*Required action:* What lines of the data hold the string "maine"? Copy them all.

*Given records:*

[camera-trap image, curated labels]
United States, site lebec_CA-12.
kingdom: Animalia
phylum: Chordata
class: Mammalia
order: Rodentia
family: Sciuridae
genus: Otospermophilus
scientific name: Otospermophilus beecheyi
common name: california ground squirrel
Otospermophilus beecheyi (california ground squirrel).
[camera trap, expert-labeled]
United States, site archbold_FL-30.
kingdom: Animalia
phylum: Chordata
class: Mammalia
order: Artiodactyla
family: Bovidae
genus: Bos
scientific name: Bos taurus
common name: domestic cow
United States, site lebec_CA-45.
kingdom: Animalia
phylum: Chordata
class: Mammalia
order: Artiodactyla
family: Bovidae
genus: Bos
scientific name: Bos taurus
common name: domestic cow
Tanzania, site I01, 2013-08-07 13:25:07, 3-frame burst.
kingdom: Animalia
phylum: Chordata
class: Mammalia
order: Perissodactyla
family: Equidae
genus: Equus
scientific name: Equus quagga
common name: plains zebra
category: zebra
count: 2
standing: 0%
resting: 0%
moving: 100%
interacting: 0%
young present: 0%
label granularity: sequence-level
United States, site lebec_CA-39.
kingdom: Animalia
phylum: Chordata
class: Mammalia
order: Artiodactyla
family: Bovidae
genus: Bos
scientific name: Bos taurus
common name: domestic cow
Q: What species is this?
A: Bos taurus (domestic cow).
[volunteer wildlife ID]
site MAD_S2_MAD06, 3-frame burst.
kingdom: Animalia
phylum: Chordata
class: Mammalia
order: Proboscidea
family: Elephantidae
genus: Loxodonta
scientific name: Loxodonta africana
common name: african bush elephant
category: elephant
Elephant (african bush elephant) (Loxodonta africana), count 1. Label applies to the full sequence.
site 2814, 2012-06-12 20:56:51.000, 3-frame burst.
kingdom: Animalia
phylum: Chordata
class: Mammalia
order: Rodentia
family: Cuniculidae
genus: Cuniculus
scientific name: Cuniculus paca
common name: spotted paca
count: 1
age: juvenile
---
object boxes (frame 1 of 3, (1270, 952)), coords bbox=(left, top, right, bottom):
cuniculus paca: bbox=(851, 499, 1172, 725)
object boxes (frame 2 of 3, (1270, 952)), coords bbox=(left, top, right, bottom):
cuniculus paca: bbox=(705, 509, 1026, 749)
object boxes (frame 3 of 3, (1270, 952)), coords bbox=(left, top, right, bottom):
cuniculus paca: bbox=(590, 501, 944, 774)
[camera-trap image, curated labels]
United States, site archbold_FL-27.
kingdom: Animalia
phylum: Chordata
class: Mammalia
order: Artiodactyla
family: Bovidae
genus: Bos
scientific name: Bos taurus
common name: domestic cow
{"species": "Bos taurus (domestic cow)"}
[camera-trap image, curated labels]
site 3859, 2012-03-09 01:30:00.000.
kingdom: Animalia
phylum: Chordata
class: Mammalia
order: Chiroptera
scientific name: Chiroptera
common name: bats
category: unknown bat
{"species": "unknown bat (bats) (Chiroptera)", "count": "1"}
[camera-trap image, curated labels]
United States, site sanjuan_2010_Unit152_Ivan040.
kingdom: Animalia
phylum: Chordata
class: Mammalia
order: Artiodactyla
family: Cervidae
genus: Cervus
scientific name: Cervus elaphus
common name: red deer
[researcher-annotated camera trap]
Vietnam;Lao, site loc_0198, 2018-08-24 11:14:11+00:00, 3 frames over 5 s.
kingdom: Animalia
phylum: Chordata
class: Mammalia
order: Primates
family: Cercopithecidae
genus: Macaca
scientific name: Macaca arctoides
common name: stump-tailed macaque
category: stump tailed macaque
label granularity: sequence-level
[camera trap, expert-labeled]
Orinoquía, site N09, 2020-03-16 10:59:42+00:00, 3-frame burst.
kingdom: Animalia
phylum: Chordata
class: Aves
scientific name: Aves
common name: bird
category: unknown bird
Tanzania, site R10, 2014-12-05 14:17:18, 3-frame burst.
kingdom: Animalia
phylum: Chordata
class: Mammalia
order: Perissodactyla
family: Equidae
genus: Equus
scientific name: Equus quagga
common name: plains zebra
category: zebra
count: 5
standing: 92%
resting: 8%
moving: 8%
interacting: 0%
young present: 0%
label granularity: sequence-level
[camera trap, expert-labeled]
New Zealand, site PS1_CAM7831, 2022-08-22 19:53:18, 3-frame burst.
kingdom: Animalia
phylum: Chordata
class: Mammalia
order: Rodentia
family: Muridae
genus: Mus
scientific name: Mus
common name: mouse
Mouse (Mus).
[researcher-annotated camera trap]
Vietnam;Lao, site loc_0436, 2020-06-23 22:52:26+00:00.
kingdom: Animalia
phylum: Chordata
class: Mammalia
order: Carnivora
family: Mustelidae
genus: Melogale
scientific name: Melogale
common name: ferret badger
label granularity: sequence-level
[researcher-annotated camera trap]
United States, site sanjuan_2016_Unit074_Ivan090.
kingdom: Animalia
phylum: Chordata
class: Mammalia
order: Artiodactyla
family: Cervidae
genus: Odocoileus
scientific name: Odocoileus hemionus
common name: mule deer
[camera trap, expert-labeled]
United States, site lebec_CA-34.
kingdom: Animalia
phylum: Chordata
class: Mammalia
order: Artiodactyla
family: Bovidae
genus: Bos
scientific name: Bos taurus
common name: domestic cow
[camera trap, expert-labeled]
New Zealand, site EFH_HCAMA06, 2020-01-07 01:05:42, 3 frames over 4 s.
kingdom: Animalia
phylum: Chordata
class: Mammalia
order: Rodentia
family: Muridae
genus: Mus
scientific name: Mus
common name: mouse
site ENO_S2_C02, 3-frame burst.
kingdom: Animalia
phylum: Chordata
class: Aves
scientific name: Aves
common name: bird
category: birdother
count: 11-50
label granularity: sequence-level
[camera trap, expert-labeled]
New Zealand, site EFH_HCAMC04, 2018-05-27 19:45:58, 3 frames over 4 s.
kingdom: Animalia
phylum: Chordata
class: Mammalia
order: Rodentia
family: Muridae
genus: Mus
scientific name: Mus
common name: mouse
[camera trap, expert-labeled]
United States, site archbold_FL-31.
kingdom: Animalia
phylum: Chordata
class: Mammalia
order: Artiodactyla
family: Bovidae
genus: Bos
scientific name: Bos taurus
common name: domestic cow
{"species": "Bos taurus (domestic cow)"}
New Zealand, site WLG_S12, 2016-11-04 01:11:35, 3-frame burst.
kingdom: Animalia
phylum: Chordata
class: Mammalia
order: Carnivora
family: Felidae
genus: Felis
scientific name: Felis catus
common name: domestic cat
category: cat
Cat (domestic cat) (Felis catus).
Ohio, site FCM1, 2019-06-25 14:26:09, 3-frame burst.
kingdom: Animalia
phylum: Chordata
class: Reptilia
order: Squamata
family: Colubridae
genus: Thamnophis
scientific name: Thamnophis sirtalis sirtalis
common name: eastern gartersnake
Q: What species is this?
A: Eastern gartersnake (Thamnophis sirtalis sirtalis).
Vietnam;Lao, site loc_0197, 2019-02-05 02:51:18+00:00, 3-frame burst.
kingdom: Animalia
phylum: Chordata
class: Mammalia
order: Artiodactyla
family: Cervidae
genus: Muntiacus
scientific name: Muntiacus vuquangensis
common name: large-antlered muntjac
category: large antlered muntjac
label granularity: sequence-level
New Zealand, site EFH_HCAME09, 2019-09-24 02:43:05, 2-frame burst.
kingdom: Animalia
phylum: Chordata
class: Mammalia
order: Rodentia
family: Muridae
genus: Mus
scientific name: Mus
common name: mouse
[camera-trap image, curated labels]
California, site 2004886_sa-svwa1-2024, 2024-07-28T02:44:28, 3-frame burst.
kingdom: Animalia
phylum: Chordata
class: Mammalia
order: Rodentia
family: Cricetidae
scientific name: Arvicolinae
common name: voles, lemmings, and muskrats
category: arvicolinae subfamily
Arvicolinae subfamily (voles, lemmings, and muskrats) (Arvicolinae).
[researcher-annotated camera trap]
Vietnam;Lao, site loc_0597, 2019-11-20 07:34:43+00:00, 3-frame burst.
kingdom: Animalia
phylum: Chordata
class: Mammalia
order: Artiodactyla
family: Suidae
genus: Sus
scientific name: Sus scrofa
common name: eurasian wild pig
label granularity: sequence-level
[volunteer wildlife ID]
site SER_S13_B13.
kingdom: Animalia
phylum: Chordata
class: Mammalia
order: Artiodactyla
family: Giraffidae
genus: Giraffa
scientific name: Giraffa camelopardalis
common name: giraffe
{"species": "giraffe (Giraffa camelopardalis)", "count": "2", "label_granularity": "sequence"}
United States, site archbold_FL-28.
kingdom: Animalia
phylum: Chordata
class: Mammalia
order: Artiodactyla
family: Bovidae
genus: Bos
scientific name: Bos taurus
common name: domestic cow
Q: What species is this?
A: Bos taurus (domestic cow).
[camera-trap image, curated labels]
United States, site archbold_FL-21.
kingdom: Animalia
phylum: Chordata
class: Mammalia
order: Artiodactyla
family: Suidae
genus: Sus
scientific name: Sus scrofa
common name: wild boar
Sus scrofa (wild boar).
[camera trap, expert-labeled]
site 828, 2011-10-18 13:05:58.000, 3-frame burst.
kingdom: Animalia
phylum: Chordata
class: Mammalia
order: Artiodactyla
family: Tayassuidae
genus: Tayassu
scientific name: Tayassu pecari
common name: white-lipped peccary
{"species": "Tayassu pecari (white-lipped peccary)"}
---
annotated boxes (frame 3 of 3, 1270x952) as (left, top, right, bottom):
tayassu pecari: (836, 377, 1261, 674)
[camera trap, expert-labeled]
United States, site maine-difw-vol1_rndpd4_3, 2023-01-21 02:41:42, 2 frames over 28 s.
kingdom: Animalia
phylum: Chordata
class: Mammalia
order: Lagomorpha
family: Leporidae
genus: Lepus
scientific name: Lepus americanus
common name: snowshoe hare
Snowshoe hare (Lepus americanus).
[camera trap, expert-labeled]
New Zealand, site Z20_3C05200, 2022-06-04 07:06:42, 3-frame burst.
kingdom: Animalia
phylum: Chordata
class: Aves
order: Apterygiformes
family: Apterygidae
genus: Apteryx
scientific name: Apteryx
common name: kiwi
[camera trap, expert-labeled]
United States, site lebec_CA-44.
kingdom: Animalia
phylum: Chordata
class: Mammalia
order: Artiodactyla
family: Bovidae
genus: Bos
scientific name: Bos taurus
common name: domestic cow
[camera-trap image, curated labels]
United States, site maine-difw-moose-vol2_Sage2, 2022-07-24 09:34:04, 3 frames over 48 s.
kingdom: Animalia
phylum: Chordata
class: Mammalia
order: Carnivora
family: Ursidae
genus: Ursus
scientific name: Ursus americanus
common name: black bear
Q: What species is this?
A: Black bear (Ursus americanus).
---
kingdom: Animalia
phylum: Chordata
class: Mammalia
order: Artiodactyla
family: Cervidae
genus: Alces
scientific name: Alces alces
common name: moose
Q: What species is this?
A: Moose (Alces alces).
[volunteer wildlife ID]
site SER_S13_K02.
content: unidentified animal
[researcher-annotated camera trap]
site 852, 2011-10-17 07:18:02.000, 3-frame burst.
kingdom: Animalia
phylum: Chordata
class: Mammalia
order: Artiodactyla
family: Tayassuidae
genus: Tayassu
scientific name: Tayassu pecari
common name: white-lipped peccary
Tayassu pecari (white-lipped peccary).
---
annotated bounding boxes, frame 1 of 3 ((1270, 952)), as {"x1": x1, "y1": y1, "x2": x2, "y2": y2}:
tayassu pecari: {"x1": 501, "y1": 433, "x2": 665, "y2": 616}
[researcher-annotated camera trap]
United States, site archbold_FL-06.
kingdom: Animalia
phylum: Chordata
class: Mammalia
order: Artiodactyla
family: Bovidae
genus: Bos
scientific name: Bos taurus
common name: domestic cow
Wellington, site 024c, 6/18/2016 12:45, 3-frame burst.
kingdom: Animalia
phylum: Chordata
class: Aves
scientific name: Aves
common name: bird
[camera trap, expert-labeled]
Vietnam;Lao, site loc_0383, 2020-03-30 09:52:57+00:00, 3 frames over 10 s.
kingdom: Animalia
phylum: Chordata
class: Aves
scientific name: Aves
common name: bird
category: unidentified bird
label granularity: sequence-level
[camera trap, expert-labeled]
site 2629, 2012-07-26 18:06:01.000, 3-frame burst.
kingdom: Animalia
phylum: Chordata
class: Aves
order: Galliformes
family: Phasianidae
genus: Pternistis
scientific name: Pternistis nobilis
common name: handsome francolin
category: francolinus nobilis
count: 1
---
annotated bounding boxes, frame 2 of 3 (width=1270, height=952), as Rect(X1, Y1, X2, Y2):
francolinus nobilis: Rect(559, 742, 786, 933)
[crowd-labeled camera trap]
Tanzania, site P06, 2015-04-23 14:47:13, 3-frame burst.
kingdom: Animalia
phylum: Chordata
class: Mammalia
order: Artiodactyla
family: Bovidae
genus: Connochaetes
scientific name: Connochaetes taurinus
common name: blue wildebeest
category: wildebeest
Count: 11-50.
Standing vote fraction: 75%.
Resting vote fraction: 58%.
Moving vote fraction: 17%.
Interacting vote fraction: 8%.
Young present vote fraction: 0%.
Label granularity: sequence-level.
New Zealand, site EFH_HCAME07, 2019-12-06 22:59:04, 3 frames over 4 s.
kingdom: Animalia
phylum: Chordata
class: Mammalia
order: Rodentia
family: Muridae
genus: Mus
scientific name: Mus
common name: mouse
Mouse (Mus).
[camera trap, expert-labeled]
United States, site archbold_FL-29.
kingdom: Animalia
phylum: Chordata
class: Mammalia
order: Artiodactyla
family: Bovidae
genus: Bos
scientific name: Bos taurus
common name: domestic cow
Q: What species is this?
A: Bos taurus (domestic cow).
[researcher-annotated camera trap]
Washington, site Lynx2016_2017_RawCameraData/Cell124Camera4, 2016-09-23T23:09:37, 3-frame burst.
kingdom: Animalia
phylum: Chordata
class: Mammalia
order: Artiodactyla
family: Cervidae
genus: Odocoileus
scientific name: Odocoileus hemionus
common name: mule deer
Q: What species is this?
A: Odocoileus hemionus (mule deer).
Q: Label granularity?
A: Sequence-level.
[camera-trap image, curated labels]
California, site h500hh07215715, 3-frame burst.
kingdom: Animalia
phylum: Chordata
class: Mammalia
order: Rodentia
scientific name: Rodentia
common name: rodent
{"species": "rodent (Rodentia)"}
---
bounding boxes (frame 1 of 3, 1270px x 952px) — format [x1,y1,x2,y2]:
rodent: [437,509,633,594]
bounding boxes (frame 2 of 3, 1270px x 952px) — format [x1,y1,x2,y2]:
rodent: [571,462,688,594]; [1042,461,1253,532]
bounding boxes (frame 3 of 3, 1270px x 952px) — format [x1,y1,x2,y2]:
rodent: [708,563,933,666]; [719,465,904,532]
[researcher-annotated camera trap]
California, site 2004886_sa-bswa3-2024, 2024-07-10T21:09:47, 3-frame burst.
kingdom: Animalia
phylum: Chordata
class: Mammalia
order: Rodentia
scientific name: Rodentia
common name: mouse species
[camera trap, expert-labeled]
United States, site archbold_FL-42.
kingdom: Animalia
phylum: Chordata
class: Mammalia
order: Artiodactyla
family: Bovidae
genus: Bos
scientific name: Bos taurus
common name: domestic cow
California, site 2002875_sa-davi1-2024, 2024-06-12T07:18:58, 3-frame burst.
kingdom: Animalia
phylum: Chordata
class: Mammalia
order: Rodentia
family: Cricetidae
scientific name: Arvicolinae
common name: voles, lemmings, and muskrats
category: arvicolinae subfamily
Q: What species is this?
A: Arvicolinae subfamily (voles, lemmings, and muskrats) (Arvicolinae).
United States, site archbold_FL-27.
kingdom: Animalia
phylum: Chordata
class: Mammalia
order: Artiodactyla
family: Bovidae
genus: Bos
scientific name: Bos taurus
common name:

*Exercise response:*
United States, site maine-difw-vol1_rndpd4_3, 2023-01-21 02:41:42, 2 frames over 28 s.
United States, site maine-difw-moose-vol2_Sage2, 2022-07-24 09:34:04, 3 frames over 48 s.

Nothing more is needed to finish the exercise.